Melody touched her arm and found the wound sore, but nearly healed. “Yes.” She said little else, lost in thought, until her stomach gave another loud rumble. The smell of bread and cooking meat filled the room.
“There are a few people downstairs that will be relieved to see you up and about,” Jovan said, getting to his feet but motioning for her to stay. “I’ll get your things.” He laid a long green dress that Melody didn’t recognize on the end of the bed.
“That’s not mine,” she said, slipping out of the tunic she remembered Lianodel giving her so long ago, now torn and stained with blood.
Jovan smiled as the clothes dropped to the floor. He had forgotten how … unreserved Melody was. The pendant he had given her still graced her neck, gleaming softly above her breasts. The smil
e slipped from his lips as he noted how thin she had become.
“Senna left it for you,” he replied. “Were you sick before the fever?”
She didn’t answer, she was busy tugging the soft fabric over her head and getting her arms in the right places. The borrowed dress hung on her thin form, and the skirt hid her feet where it brushed the floor. She reached for her hair, swaying dizzily.
“Here,” he offered. “Let me.” Jovan tore a strip from Melody’s abandoned skirt, gathered the soft mass of her hair at the base of her neck, and wrapped it with the fabric as neatly as he could. “It’s not a braid, but …”
She turned and smiled her thanks up at him, bracing against his chest when another wave of dizziness struck.
I wish I weren’t so weak. Her stomach growled again.
“You’ve had nothing but broth for days,” Jovan said. “You need real food. Come on.”
She accepted Jovan’s arm as she descended the stairs, comforting herself with the knowledge that at least she wasn’t sicking up all over the place. That much she remembered from before, at least. The rest was still uncertain.
The common room of the Inn was full of people, too many people, people who all stood as one when she came around the corner. Only Jovan’s arm around the small of her back kept her from backpedaling at the sight of the crowd.
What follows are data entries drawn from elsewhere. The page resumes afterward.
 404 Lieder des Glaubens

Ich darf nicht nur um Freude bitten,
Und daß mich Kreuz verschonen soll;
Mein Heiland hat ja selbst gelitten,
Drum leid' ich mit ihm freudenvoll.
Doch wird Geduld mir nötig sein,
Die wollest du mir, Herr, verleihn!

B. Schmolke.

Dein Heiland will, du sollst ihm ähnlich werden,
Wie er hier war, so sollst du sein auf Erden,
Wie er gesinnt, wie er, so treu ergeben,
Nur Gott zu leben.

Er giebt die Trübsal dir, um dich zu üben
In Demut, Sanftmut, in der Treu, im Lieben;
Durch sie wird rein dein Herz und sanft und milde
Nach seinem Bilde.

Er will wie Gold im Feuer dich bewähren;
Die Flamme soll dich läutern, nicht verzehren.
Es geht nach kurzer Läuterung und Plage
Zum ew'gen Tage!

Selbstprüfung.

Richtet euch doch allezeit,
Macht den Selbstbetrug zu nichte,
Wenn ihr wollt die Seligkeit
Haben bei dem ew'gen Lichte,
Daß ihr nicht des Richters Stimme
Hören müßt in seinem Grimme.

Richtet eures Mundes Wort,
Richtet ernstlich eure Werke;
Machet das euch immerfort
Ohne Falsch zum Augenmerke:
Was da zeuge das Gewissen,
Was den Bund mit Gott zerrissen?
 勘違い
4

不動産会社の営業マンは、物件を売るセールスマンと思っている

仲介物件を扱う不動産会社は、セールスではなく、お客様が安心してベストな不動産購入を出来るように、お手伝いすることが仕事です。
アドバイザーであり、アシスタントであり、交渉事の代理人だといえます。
A delighted bark came out of the throng, followed immediately by the hunting dog she had known since she was a young girl.
“Attilus!” Melody sank to her knees with her arms thrown wide, clutching the dog for balance when he skidded into her and began to lick the happy tears from her face with his familiar animal glee. Somewhere a woman insisted that the dog could not be inside, Senna was going to have a fit, would someone please get it out— but no one moved to obey.
Jovan stood behind Melody, bracing her with his legs so the animal didn’t knock her completely off her feet.
“Melody?” Calder looked at the red-haired girl embracing the dog, and her name was a question in his mouth. This could not be the girl he had left in Cabinsport, Calder thought. Steel- no, it was Jovan - met his eyes over her head, and nodded. The ranger rubbed his eyes and looked again, seeing the light in her red-gold eyes when she looked up at him and smiled. It was her.